Kutipan Sumber:
______________________________
JAKARTA.
Ketua
Umum Asosiasi Pertekstilan Indonesia Ade Sudrajat mengatakan, jika
Indonesia tetap memilih bergabung dalam perjanjian perdagangan Trans Pasifik
atau Trans
Pacific Partnership (TPP), akan hanya buang-buang waktu dan biaya.
"Soalnya
jatuhnya kita cuma jadi member dan harus memulai negosiasi dari awal,"
ungkap Ade kepada KONTAN, Minggu (26/2). Dia melanjutkan, dengan keluarnya
Amerika Serikat (AS) dari TPP, peta persaingan ekspor dunia akan berubah.
Ade
mengatakan, selama ini yang menjadi daya tarik TPP bagi produsen tekstil ialah
keberadaan AS dan Kanada di dalamnya. Setelah AS keluar, justru keberadaan Free
Trade Agreement (FTA) yang lebih menarik.
______________________________
Cuplikan Data:
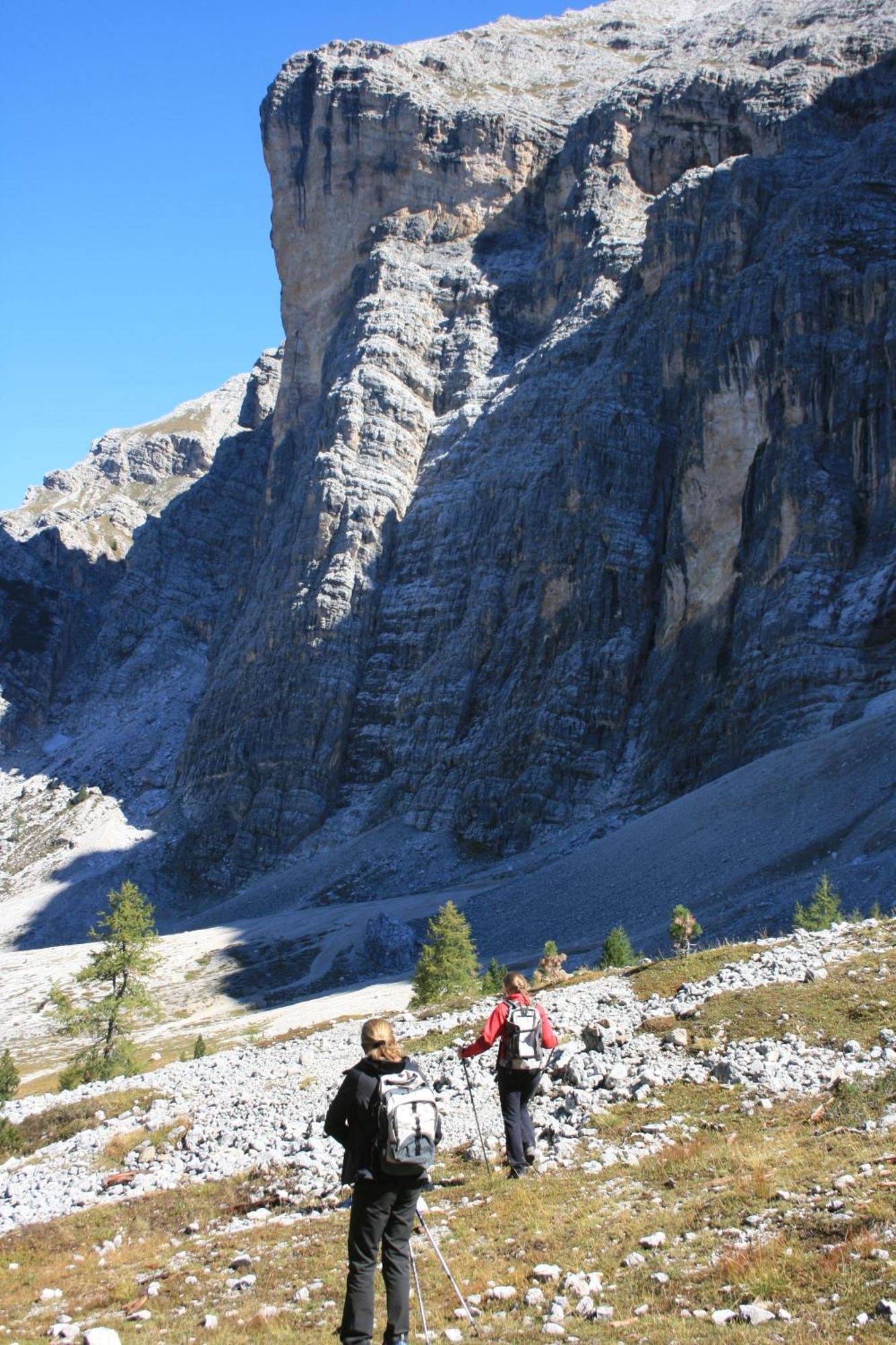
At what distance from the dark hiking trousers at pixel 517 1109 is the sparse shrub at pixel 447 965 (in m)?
20.0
______________________________
Tugas A: Menurut kutipan sumber tentang TPP, apa yang selama ini membuat TPP menarik bagi produsen tekstil?
Tugas B: Teruskan berita tentang Indonesia dan TPP mulai dari kalimat terakhirnya.

Hasil Akhir A: Keberadaan Amerika Serikat dan Kanada di dalamnya.

Hasil Akhir B:
"Utamanya,
pasar seperti Jepang, Korea dan ASEAN Community saat ini tentu lebih
menarik," ujarnya.
Di
sisi lain, Ade mengaku tak khawatir dengan sikap China yang akan menggerakkan
arah TPP sepeninggalan AS. Pasalnya, industri tekstil Indonesia lebih banyak
diserap oleh pasar Amerika, Eropa dan Jepang.
Sementara
produsen tekstil PT. Asia Pacific Fibers Tbk (POLY) mengatakan, sebelum
memutuskan bergabung, pemerintah harus punya mekanisme perlindungan terhadap
industri dalam negeri.
"Jangan
sampai kita jadi net importer karena terlena dengan kelonggaran fasilitas
ekspor," sebut Prama Yudha Amdan Executive Assistant President Director Asia Pacific
Fibers (POLY) kepada KONTAN, Minggu (26/2).
Tahun
lalu, hampir 15% ekspor tekstil Asia Pacific Fibers mengisi pasar Amerika
Serikat, meski pengirimannya tidak langsung ke negeri Paman Sam.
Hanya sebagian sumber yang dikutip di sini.